In 1839, he was chosen by Texas President Mirabeau Lamar to survey the site, sell lots, and erect public buildings for the new state capital in Austin. The original land site for the capital was narrowed to 640 acres (2.6 km^{2}) that fronted the Colorado River between two creeks, Shoal Creek and Waller Creek, which was later named in his honor. Waller and a team of surveyors developed Austin's first city plan, commonly known as the Waller Plan, dividing the site into a fourteen-block grid plan bisected by a broad north–south thoroughfare, Congress Avenue, running up from the river to Capital Square, where the new Texas State Capitol was to be constructed. A temporary one-story capitol was erected on the corner of Colorado and 8th streets. On August 1, the first auction of 306 lots was held. The grid plan that Waller designed and surveyed now forms the basis of the streets of downtown Austin.

==Other pursuits==

On October 13, 1839, he offered his house for the meeting place to establish the first Masonic Lodge in Austin.

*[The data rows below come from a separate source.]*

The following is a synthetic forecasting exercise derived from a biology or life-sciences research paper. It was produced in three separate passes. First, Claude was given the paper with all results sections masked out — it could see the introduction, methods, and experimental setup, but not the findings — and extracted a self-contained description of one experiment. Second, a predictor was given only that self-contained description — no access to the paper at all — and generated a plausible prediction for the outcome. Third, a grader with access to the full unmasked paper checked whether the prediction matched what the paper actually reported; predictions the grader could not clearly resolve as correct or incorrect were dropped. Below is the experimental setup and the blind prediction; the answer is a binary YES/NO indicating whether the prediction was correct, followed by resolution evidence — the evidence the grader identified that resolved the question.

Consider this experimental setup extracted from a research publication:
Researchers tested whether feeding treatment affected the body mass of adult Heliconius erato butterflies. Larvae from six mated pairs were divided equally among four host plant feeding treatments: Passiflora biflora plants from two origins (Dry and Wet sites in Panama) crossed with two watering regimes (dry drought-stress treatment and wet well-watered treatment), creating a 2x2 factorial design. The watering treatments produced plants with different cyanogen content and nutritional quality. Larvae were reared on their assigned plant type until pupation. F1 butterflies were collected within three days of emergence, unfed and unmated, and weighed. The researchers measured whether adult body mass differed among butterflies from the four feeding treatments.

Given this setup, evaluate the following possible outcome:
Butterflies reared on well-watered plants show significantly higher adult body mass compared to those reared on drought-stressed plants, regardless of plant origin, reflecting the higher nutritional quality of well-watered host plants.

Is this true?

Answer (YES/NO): NO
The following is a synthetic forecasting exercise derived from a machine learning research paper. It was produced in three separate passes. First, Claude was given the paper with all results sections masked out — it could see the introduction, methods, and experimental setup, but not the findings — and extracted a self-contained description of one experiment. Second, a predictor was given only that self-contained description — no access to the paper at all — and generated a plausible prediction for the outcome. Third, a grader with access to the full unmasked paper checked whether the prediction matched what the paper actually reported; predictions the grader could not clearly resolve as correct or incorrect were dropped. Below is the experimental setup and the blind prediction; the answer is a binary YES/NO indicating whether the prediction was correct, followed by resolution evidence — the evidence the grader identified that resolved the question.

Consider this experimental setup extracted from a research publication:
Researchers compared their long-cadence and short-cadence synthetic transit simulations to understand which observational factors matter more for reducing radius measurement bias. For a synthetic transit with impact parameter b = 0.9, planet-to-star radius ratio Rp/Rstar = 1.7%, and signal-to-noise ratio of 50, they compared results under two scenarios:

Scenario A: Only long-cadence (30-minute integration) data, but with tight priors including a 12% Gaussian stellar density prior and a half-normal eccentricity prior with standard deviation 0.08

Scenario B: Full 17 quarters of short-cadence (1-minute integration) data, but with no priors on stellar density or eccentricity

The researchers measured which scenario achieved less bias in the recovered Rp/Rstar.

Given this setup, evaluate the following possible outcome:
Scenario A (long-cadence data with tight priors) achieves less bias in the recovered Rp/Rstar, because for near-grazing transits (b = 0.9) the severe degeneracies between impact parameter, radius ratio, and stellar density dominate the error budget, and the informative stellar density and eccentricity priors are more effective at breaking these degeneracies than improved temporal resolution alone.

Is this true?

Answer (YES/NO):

On January 13, 1840, he was elected the first mayor of Austin. He resigned before the end of his term, however, and moved to Austin County. A new county formed from parts of Austin County and neighboring Grimes County was renamed Waller County in his honor in 1873.

In 1861, Waller represented Austin County at the Texas secession convention. As one of the last living signers of the Texas Declaration of Independence, he was given the honor of signing the secession ordinance first after Convention President Oran Milo Roberts. The convention again regathered on March 4 to affirm its decision to leave the union and approve the "Constitution of the Confederate States of America"; although the Provisional Confederate Congress admitted Texas on March 1.

In 1873, Waller served as the first president of the Texas Veterans Association.

He died on January 3, 1881, in Austin, where he moved shortly before his death to live with one of his daughters. He was buried in Waller County, but his remains were later moved to the Texas State Cemetery in Austin.